> **Task to complete**:
The records follow. Transcribe only the lines from the line containing "Which is true: is" through the end, both ends included, and leave out the pictures.

> **Data shown**:
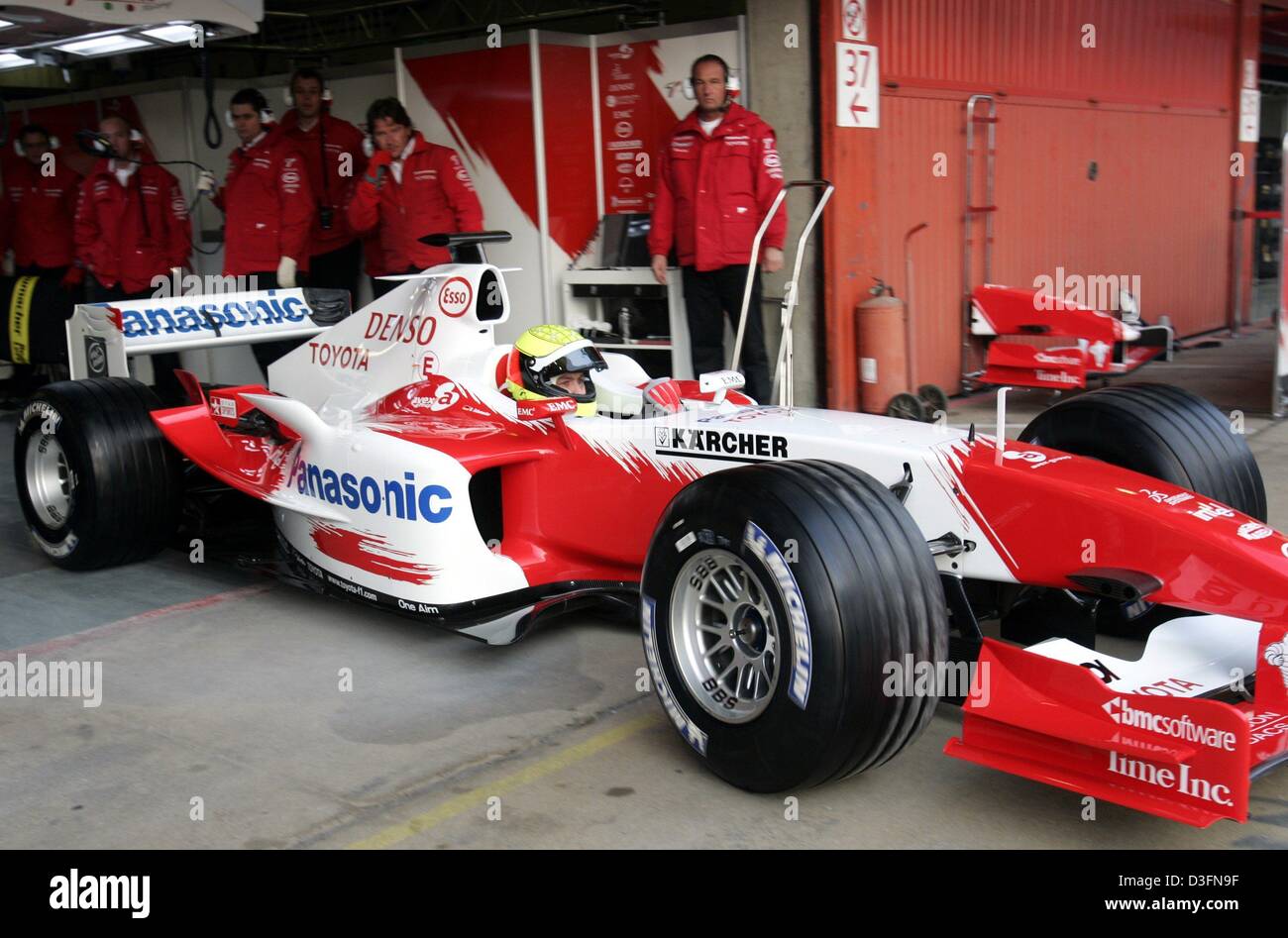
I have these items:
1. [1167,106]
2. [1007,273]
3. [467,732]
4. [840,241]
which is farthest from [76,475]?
[1167,106]

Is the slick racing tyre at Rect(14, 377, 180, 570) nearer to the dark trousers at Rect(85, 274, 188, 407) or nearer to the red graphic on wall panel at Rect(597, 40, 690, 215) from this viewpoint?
the dark trousers at Rect(85, 274, 188, 407)

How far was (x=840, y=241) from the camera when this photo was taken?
342 inches

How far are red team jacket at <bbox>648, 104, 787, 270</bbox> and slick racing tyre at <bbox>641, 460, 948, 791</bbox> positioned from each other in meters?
4.55

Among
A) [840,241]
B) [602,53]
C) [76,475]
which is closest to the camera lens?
[76,475]

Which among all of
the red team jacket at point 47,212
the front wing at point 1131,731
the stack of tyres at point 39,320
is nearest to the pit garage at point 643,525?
the front wing at point 1131,731

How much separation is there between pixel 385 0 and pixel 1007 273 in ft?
29.5

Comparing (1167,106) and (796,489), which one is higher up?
(1167,106)

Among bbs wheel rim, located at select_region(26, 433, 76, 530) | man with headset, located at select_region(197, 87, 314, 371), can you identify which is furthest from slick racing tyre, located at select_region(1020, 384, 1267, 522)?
man with headset, located at select_region(197, 87, 314, 371)

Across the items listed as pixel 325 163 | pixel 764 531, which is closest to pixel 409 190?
pixel 325 163

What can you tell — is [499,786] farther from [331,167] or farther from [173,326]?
[331,167]

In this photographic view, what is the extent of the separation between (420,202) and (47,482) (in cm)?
335

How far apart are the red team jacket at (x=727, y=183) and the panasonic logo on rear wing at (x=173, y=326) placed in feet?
8.56

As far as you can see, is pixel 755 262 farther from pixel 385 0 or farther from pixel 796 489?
pixel 385 0
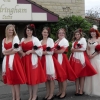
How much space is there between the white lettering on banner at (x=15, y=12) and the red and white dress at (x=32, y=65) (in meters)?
4.95

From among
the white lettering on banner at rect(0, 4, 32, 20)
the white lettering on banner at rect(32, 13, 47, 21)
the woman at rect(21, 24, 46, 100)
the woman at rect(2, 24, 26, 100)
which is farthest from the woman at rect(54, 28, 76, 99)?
the white lettering on banner at rect(32, 13, 47, 21)

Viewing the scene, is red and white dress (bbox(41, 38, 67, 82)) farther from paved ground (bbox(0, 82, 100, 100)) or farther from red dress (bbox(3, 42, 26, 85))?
paved ground (bbox(0, 82, 100, 100))

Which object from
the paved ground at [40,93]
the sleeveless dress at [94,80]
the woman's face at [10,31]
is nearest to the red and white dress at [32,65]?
the woman's face at [10,31]

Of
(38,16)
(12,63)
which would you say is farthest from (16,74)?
(38,16)

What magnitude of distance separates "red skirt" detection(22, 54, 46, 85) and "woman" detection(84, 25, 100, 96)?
150 cm

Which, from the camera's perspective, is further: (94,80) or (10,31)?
(94,80)

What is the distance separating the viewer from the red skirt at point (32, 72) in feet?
18.8

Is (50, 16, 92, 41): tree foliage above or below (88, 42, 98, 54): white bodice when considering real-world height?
above

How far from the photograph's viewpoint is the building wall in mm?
14383

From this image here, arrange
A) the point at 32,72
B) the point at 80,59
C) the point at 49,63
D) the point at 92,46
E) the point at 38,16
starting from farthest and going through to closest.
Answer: the point at 38,16, the point at 92,46, the point at 80,59, the point at 49,63, the point at 32,72

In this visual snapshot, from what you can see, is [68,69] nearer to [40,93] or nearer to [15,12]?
[40,93]

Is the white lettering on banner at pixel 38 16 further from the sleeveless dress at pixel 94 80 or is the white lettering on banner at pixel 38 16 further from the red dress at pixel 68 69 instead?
the red dress at pixel 68 69

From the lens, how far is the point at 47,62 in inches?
237

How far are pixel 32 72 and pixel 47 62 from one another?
478mm
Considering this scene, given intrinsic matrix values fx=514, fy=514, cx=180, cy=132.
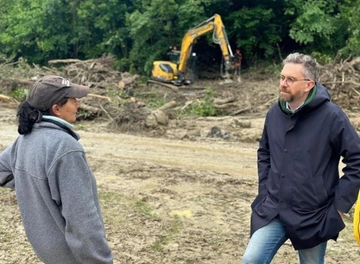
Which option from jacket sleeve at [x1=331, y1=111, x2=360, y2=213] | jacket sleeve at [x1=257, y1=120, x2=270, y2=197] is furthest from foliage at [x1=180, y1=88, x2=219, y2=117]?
jacket sleeve at [x1=331, y1=111, x2=360, y2=213]

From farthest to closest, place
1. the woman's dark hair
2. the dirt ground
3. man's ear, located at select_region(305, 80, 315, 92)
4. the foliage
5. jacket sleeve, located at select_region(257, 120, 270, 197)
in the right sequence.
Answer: the foliage, the dirt ground, jacket sleeve, located at select_region(257, 120, 270, 197), man's ear, located at select_region(305, 80, 315, 92), the woman's dark hair

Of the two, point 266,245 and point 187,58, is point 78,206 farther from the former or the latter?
point 187,58

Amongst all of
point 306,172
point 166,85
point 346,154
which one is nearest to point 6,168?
point 306,172

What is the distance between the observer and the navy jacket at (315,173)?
3.34m

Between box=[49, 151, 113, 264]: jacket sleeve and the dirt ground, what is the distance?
2717 millimetres

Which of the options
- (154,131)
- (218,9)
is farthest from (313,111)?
(218,9)

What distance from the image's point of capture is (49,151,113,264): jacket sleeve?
8.46 ft

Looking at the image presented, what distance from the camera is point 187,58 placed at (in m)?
19.1

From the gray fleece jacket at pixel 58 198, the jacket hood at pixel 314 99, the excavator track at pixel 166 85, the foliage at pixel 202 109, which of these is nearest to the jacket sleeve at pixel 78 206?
the gray fleece jacket at pixel 58 198

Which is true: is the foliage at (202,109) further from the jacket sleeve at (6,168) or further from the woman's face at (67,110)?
the woman's face at (67,110)

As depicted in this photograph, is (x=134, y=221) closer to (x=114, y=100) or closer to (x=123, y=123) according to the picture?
(x=123, y=123)

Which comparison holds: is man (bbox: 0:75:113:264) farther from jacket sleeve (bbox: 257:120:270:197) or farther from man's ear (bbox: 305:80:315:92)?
man's ear (bbox: 305:80:315:92)

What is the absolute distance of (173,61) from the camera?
20.0 meters

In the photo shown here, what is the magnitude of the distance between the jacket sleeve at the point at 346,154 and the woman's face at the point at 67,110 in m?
1.67
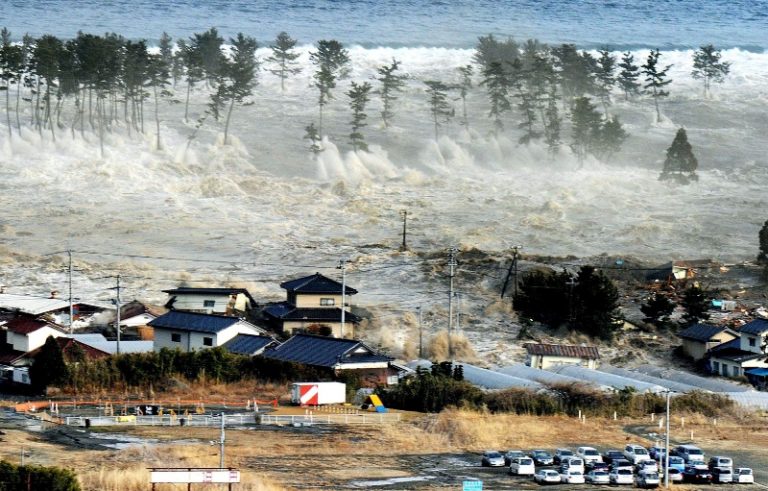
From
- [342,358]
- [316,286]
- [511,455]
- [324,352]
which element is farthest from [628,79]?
[511,455]

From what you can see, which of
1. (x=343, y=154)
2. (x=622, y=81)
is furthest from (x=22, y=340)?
(x=622, y=81)

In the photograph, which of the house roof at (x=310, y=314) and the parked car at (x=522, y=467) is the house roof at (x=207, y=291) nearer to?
the house roof at (x=310, y=314)

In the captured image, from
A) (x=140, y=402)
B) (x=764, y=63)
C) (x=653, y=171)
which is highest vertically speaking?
(x=764, y=63)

> **Response for this exercise**:
Which is true: is the foliage at (202,109) further from the jacket sleeve at (6,168) or further from the woman's face at (67,110)?
the woman's face at (67,110)

As depicted in this photograph, is (x=134, y=221) closer to (x=114, y=100) or closer to (x=123, y=123) according to the picture?
(x=123, y=123)

Which comparison holds: is man (bbox: 0:75:113:264) farther from jacket sleeve (bbox: 257:120:270:197) or farther from man's ear (bbox: 305:80:315:92)?
man's ear (bbox: 305:80:315:92)

What is the absolute distance of (173,61) from the camera?
20.0 meters

In the photo shown here, what is the magnitude of the distance between the jacket sleeve at the point at 346,154 and the woman's face at the point at 67,110 in m?
1.67
From
- [342,358]
- [316,286]
- [511,455]
- [324,352]
which element is farthest from [628,79]?
[511,455]

From what you can see, which of
1. (x=343, y=154)
2. (x=622, y=81)
is furthest from (x=22, y=340)?
(x=622, y=81)

In the photograph, which of the house roof at (x=310, y=314) and the parked car at (x=522, y=467) is the house roof at (x=207, y=291) nearer to?
the house roof at (x=310, y=314)

In the captured image, from
A) (x=140, y=402)
B) (x=764, y=63)
C) (x=653, y=171)
which is highest vertically speaking?
(x=764, y=63)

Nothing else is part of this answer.